DIRECTIONS FOR THIS TASK: Stop at the line containing "Код коктейля: основы, формулы, эволюция.": write out every line from the beginning of the entries up to and including it, minus the pictures.

MATERIAL PROVIDED:
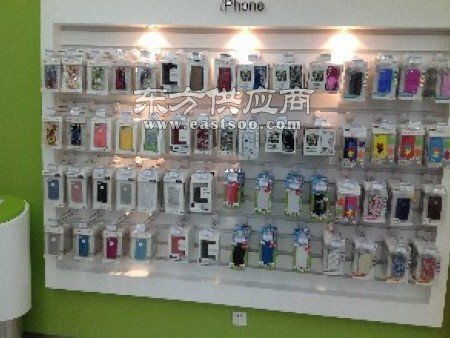 佳木斯与沈阳贯通货架厂的优势及沈阳男科服务概览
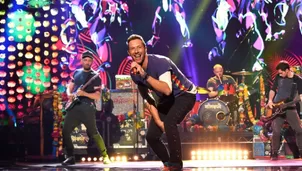 Coldplay: Fanáticos piden segunda fecha de concierto en Perú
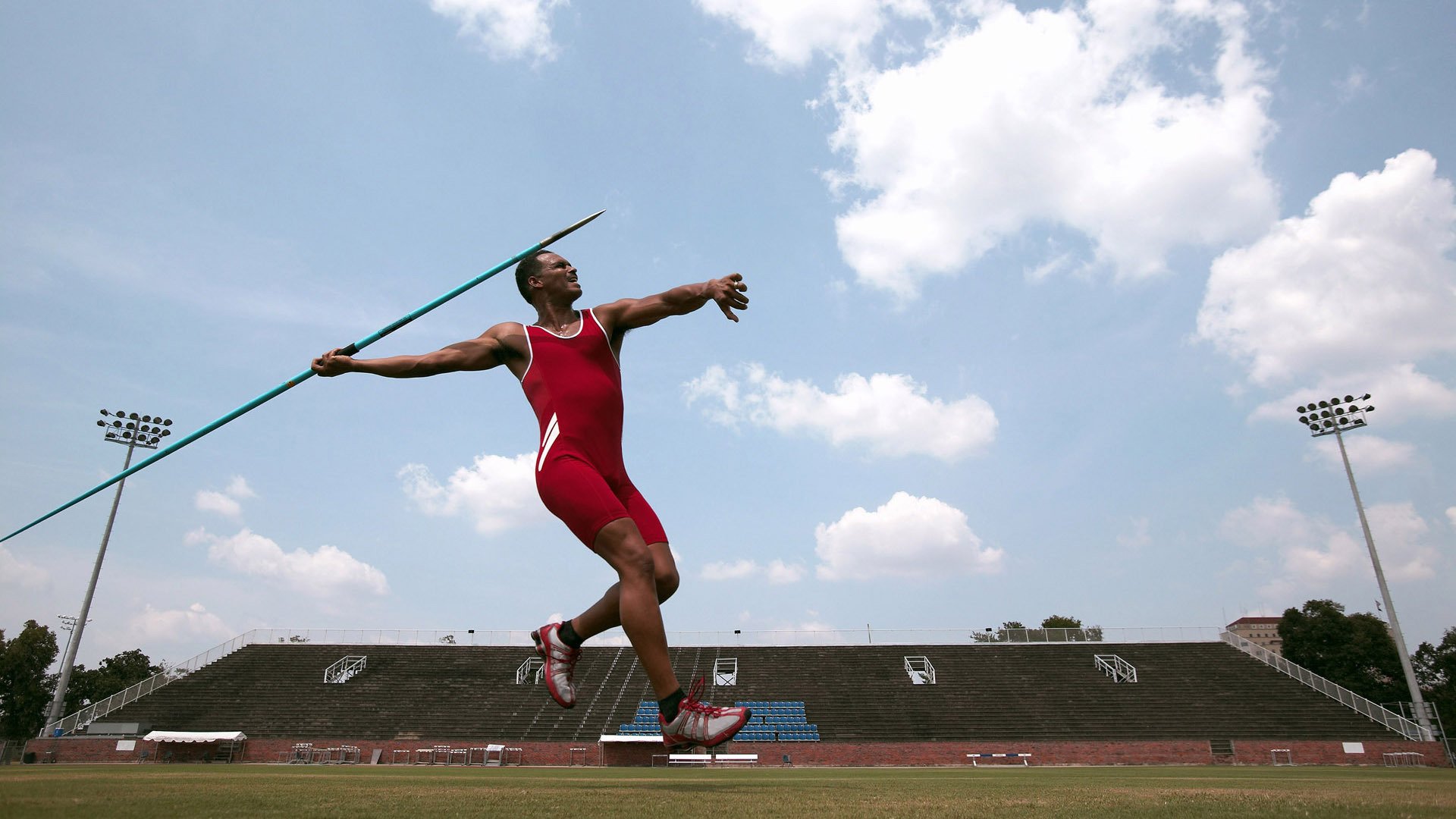 三人篮球国家联赛 中国男队加冕年度总冠军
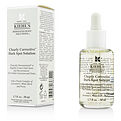 Kiehl's Clearly Corrective Dark Spot Solution for women by Kiehl's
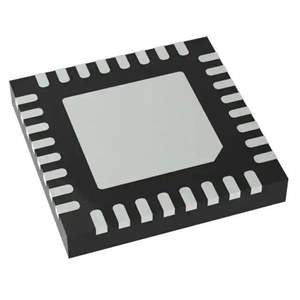 LTC1408CUH-12#PBF	 Analog Devices Inc.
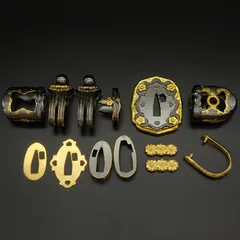 2026年最新】刀 切羽の人気アイテム - メルカリ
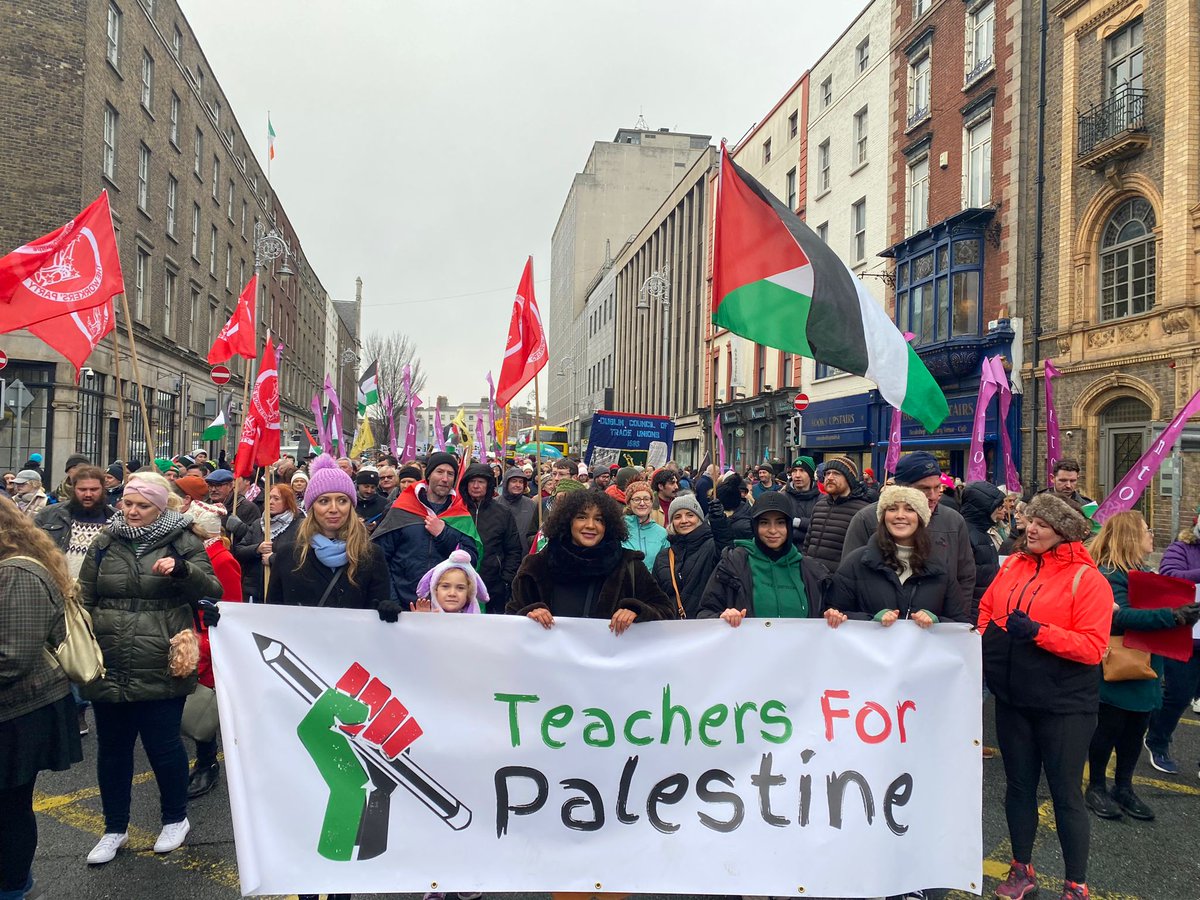 Dearbhla Cussen tweet media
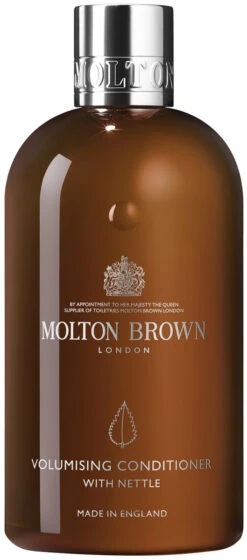 Molton Brown Volumising Conditioner With Nettle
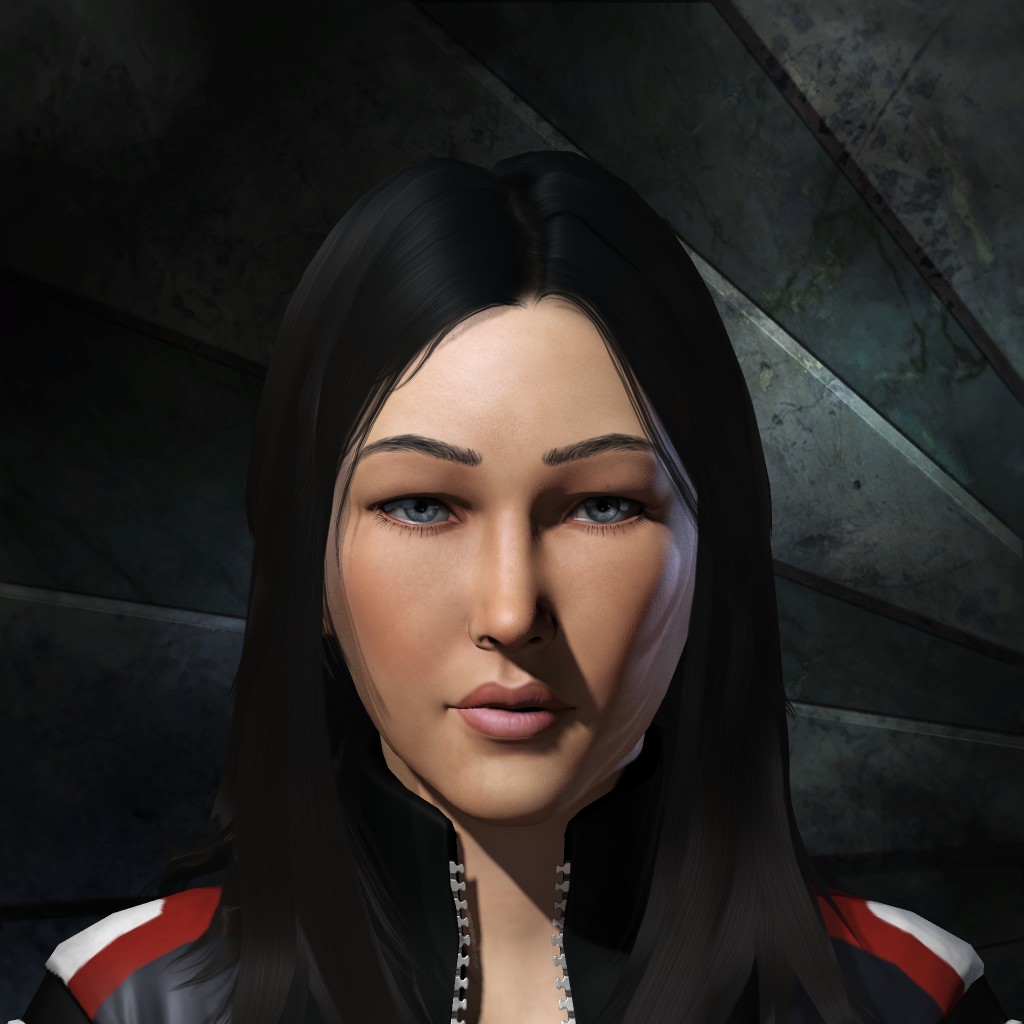 blamedfaker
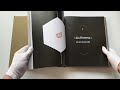 Код коктейля: основы, формулы, эволюция. 2-е издание. Легендарная книга — 3115991 — 3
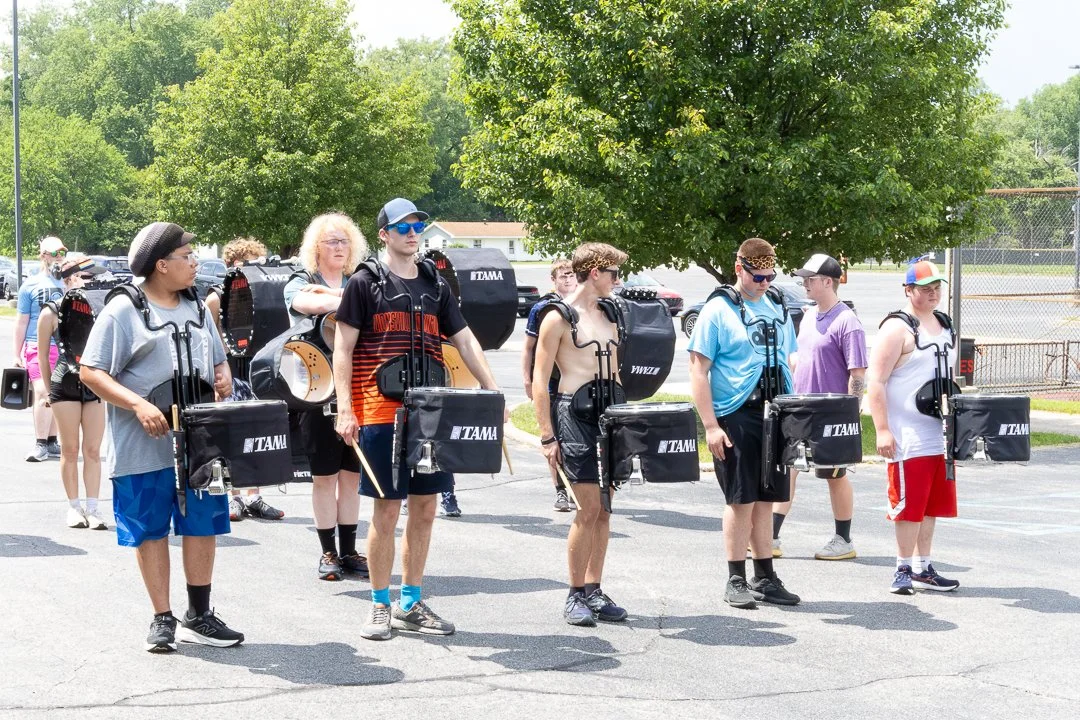 Eclipse June Camp 2026-031.jpg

RESPONSE BELOW:
 佳木斯与沈阳贯通货架厂的优势及沈阳男科服务概览
 Coldplay: Fanáticos piden segunda fecha de concierto en Perú
 三人篮球国家联赛 中国男队加冕年度总冠军
 Kiehl's Clearly Corrective Dark Spot Solution for women by Kiehl's
 LTC1408CUH-12#PBF	 Analog Devices Inc.
 2026年最新】刀 切羽の人気アイテム - メルカリ
 Dearbhla Cussen tweet media
 Molton Brown Volumising Conditioner With Nettle
 blamedfaker
 Код коктейля: основы, формулы, эволюция. 2-е издание. Легендарная книга — 3115991 — 3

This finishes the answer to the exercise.